2015 could be the year in which Europe fundamentally changes the way it thinks energy and climate policy. In a new discussion paper from E3G and our partners Cambridge Institute for Sustainability Leadership and the European Climate Foundation, we explain why the Energy Union is a unique defining political moment for Europe. In it, we set out six core principles to deliver a secure, competitive and decarbonised energy system, summarised here:

1. Clear and consistent long term goals

Europe’s energy and climate strategies must be complementary, not contradictory.

  • Long term and consistent goals should be set out in order to ensure the Energy Union’s focus on affordable, secure and green energy. All investments and policies as part of the Energy Union should be fully consistent with the EU’s climate goals.
  • The Energy Union should include a regulatory strategy and glide-path for phasing out unabated coal, including measures to ensure security is maintained.
  • Metrics for affordability and security should be redefined as part of the EU’s new governance framework, with specific indicators developed for macroeconomic resilience to fuel price shocks, unit energy costs for industry, and measures of fuel poverty and differentials in consumer purchasing power for energy within Europe

2. Securing investment

EU security depends on access to finance and clean technology, not just fuels.

  • A European energy investment strategy should be produced to ensure the Capital Markets Union and Investment Plan for Europe are designed to deliver the investment needs of the Energy Union, and to establish criteria to prevent publicly-backed investment from being mis-spent on projects that run counter to Europe’s energy and climate security goals.
  • Prioritise structural reform and liberalisation of EU energy efficiency markets to create a more open and competitive EU-wide market for energy efficiency services, efficient construction products and components.
  • The Energy Union investment agenda should focus on scaling-up low cost citizen finance sources as well as institutional investment from large asset holders such as pension funds.

3. Integrated infrastructures

Investment choices should look beyond outdated barriers between energy systems.
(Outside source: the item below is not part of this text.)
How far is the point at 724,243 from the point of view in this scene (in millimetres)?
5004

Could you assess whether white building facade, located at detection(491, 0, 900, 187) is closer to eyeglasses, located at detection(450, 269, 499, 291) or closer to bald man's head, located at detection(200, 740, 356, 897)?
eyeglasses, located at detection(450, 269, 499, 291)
  • A new package of measures should be developed to kick start new markets in smarter demand services and technologies across Europe, ensure demand-side resources are enabled to compete on a fair and equivalent basis to the supply side, and make sure that the requisite enabling data and energy infrastructure is delivered.
  • The Energy Union should accelerate the timely delivery of cross-border electricity infrastructure and market integration, including regional platforms for cooperation as a stepping stone to fully integrated European power markets.
  • Europe should put in place more ambitious strategies for electrification of transport and heat and for smarter mobility, which are designed to maximise the cost-effective reduction in EU exposure to imported fossil fuels as well as reduce CO2 and other harmful emissions.
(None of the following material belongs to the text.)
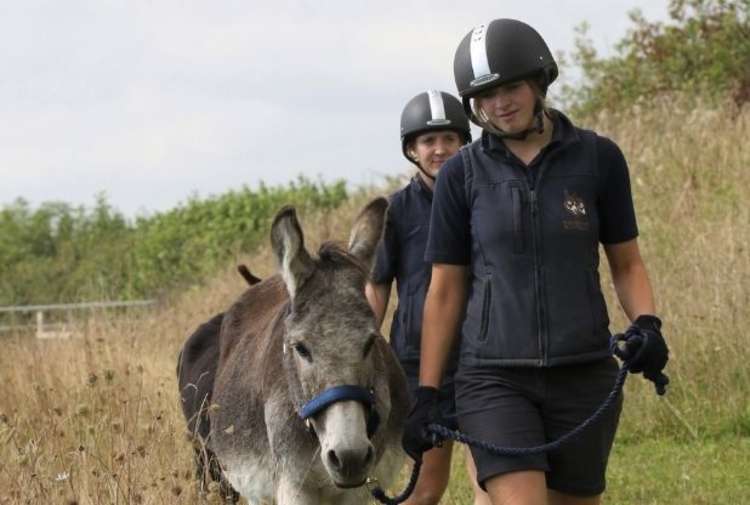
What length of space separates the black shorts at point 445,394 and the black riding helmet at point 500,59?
1146mm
4. Energy system resilience

Explicit stress-testing and stronger governance can improve EU resilience to risk.

  • The EU’s energy systems and policies need to be stress tested against a range of risks. The EU and member states should develop shared horizon-scanning assessments of potential risks to delivery of EU and member state energy and climate objectives, drawing on a full range of scientific, economic, security, foreign policy, and technological expertise. This should be incorporated into the new governance system as part of the 2030 climate and energy framework.

5. Responsibilities as well as rights

Cross-border solidarity should be matched by effective management of energy demand.
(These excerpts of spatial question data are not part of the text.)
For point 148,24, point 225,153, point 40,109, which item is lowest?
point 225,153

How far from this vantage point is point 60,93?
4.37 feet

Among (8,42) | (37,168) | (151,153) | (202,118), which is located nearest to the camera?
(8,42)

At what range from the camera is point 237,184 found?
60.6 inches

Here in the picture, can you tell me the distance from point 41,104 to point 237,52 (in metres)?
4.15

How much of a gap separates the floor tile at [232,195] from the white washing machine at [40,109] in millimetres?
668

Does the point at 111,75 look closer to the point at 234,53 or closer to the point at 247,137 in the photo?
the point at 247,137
  • Access to EU energy funding for supply side or import infrastructure investment should be made conditional on fulfilling agreed demand side goals.
  • The Energy Union should be built on an ‘Efficiency First’ approach, which prioritises lower-cost demand-side measures ahead of supply-side interventions.
  • Improving the efficiency of space heating in existing buildings should be an early priority for the Energy Union.

6. A neighbourhood and global perspective

Like energy systems themselves, an Energy Union must go beyond European borders.

  • Access to the Energy Union should be opened to the Energy Community, Turkey and other neighbourhood countries, and should include a strategy for co-development of renewables, storage and energy efficiency in Europe’s neighbourhood.
  • Europe should implement a clean technology diplomatic strategy for engagement with consumer countries, focused on cost reductions through development of global supply chains, open trade and coordinated research and innovation.